## Work instruction
Once you find the line with "family: Pteroclidae" in the listing below, please repeat it and every later line exactly, through the last one, without pictures.

Start of Provided material

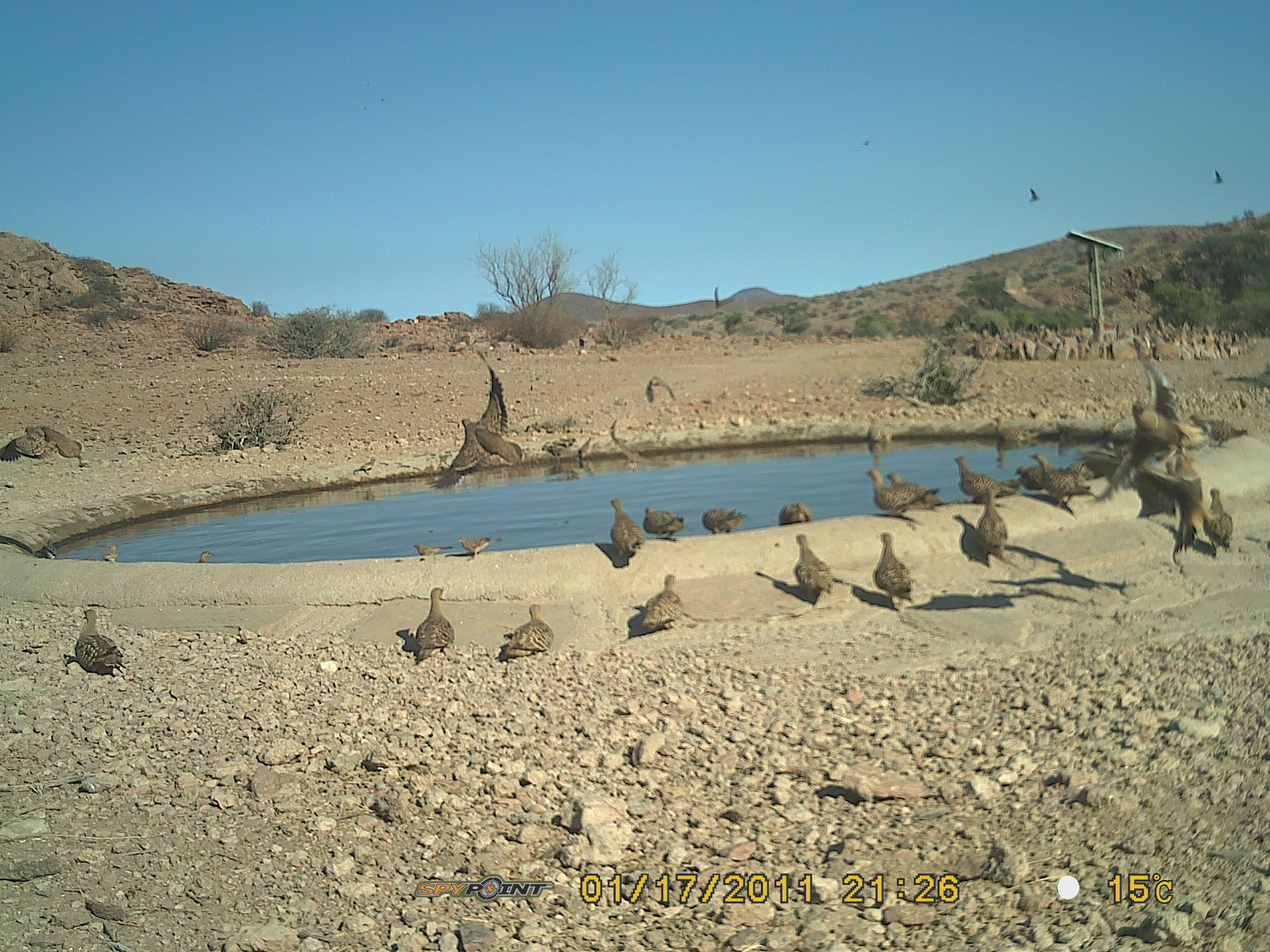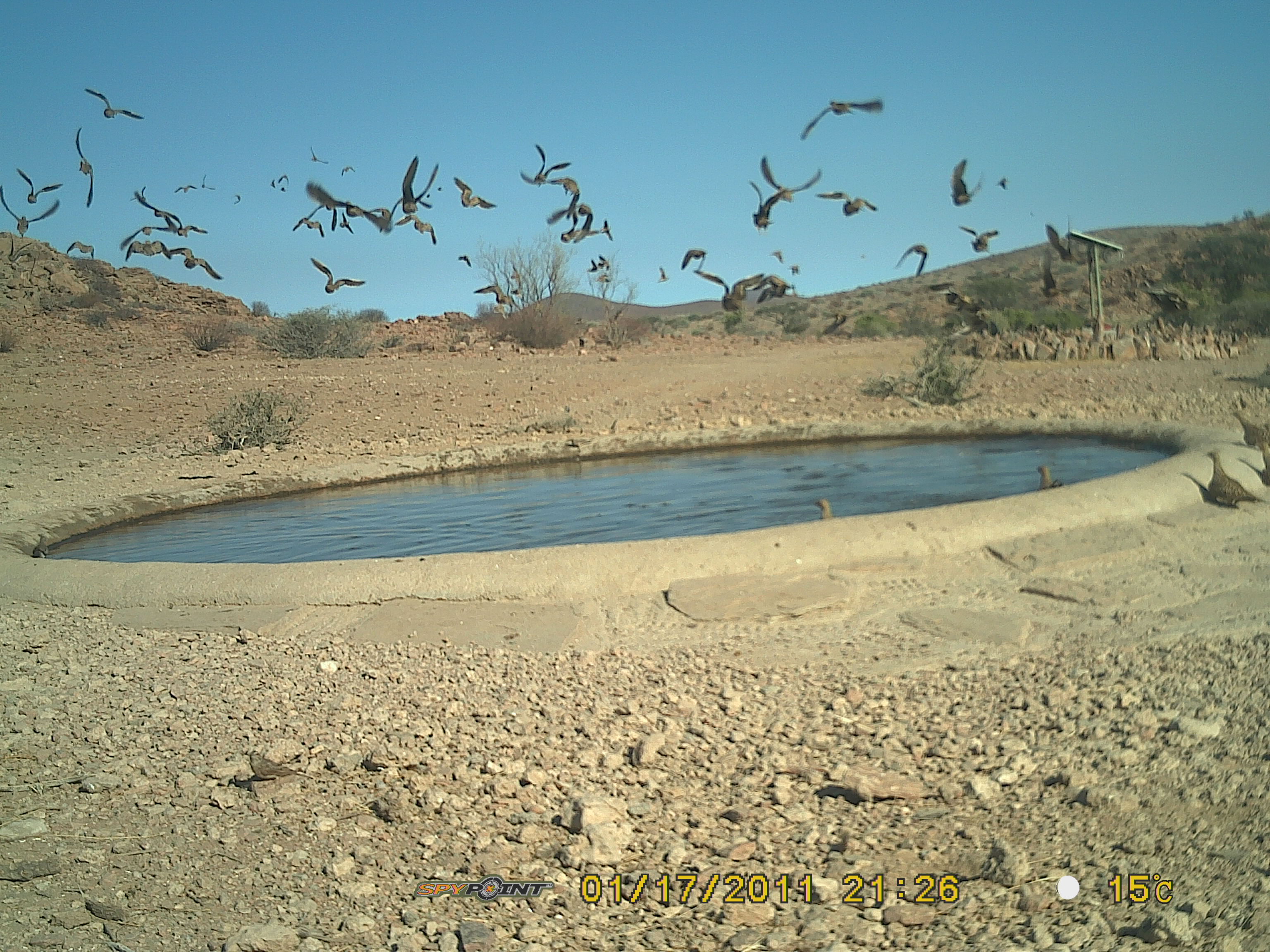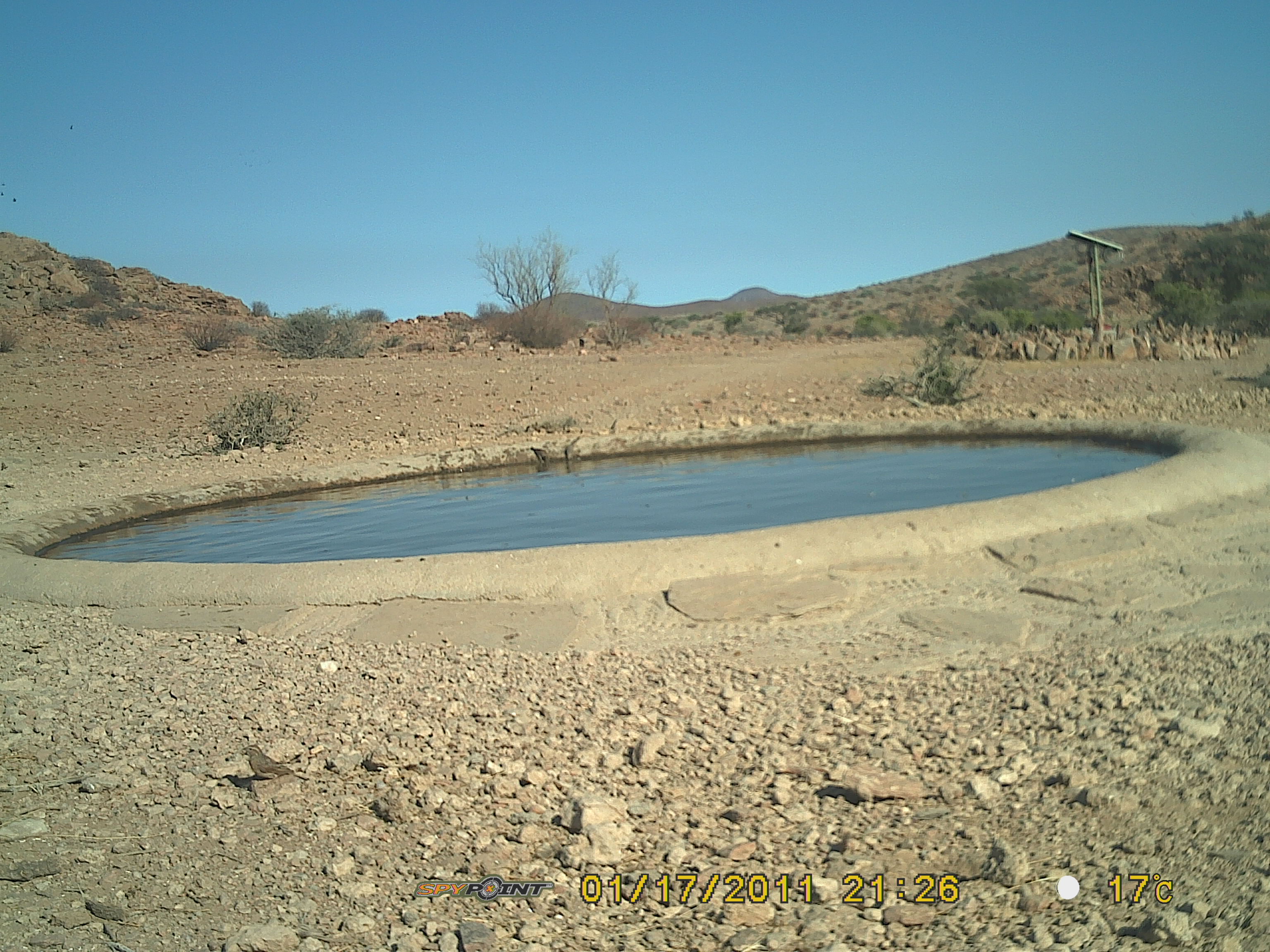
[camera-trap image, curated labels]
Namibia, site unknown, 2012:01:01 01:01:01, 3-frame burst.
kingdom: Animalia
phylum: Chordata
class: Aves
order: Pterocliformes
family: Pteroclidae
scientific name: Pteroclidae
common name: sandgrouse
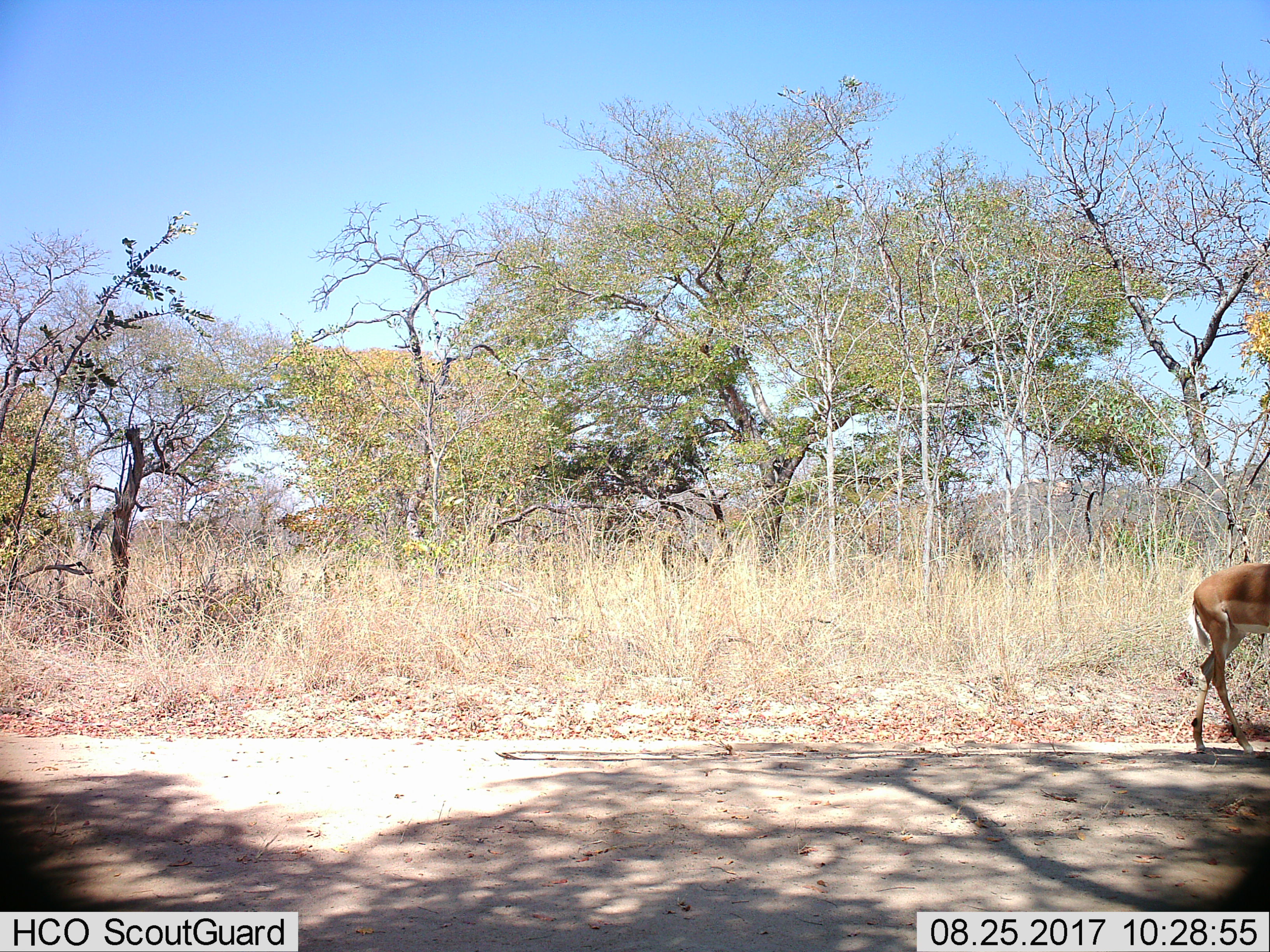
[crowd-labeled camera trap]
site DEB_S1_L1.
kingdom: Animalia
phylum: Chordata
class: Mammalia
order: Artiodactyla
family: Bovidae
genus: Aepyceros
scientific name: Aepyceros melampus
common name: impala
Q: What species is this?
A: Impala (Aepyceros melampus).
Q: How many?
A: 1.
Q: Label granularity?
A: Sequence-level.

End of Provided material

## Response to this task
family: Pteroclidae
scientific name: Pteroclidae
common name: sandgrouse
[crowd-labeled camera trap]
site DEB_S1_L1.
kingdom: Animalia
phylum: Chordata
class: Mammalia
order: Artiodactyla
family: Bovidae
genus: Aepyceros
scientific name: Aepyceros melampus
common name: impala
Q: What species is this?
A: Impala (Aepyceros melampus).
Q: How many?
A: 1.
Q: Label granularity?
A: Sequence-level.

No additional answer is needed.